Tarik and Natalon were talking together while Zist chatted with his old friend.

“Come, Kindan, we owe M’tal some hospitality. All that traveling made me hungry. How about you?” Zist held out his hand and, when Kindan reached him, waved in the direction of his cothold.

Chapter VIII

Watch-wher, watch-wher in the egg, Grant to me the boon I beg.

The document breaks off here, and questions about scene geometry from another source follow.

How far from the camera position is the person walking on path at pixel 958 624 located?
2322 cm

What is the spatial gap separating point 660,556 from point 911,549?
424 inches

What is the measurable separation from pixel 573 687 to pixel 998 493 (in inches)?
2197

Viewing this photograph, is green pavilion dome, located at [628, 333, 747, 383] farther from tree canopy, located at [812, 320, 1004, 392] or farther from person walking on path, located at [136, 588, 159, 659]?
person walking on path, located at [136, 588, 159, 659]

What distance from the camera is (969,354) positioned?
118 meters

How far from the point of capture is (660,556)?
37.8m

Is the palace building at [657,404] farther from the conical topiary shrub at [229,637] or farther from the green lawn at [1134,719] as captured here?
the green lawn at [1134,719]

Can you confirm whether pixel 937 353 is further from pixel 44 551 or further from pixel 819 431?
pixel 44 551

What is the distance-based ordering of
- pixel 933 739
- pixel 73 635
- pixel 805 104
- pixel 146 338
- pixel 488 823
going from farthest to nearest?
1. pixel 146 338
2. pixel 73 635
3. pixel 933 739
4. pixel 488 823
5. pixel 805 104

M’tal begged off lunch, as he had to return to his Weyr soon.

“I don’t want my stomach to get the wrong idea about what time it is,” he explained with a wink at Kindan.

Kindan and Zist made a quick lunch of the bread and soup that had been kindly left for them in the Harper’s kitchen. Kindan wished he’d asked Aleesa more questions, which he could have easily added when he explained that Dask had been a hatchling before he was born. When he mentioned this to Zist, the Harper frowned slightly.

“I shall see what I have here,” he said, waving toward his small collection of hide-bound books on the shelf in the living area. “I don’t recall there being much about watch-whers.” He grimaced. “They weren’t high on the Archival list when I did my time with the Master Archivist. Still, there might be some.”

“I know my father—” Kindan faltered, still keenly feeling the loss of the one parent he had known. “—trained Dask with the other two Crom Hold watch-whers. They seem to educate each other.”

“But you were talking to it,” Zist said.

“I was talking to the queen, not the hatchling. Kids have to be taught to speak, you know.”

“Yes, well, that is true enough,” Zist admitted. “So you have to teach it to respond to the sounds. Do other watch-whers always use the same ones?”

“I don’t really know,” Kindan admitted.

The Harper stared into space, idly stirring the last of the soup. “Well, the important thing is that you got the egg, Kindan. We can wing anything else, somehow. M’tal’s our ally, and they have watch-whers at Benden Hold. A few adroit questions—you’ll have to think what you need to know—could be answered surreptitiously.”

Kindan was more impressed than ever with his teacher and with the morning’s incredible events. He mopped the rest of the soup from his bowl with a fresh piece of bread. Then he took his things to the sink and stacked them.

“I’ll wash them when I get back from checking the bricks,” he told Master Zist as he left the cothold.

That seemed to be all he did every waking hour. At night he slept in the shed, wrapped warmly in his worn fur; often he started from sleep to rise and make sure the egg was warm enough. He had increased the cothold’s supply of oats, and had made a mess of porridge in the big kettle that had been placed on the back of the oven range. A pail of blood was already in the cooler. Natalon had quickly given the orders for Kindan to receive whatever he needed to tend to the watch-wher.

The first evening, after the day shift, Zenor popped in to see the egg. His expression of awe made Kindan feel warm inside. All right, it was only Zenor, but to receive such unalloyed approval alleviated some of his worst anxieties. He kept delving back in his memory for all references his father had made about watch-wher tending. He had remembered the right sounds and gestures. He had gotten the egg back to the camp. It was warm and it would hatch.

“When?” Zenor asked, his eyes glowing as he regarded the egg under its blanket of straw.

“Master Aleesa said in a couple of days,” Kindan replied as nonchalantly as he could. “Would you mind getting me some more coal so I can keep the bricks warm?”

“No, no, of course not,” Zenor said and darted out of the shed.

Kindan felt the shell of the egg, then started burrowing in the straw to find which bricks were cool enough to be reheated.

He was using the tongs to haul heated bricks out of the fire and filling in the spaces with cool ones when Zenor returned, staggering behind a loaded wheelbarrow. With an exaggerated sigh, Zenor upended it near the fire.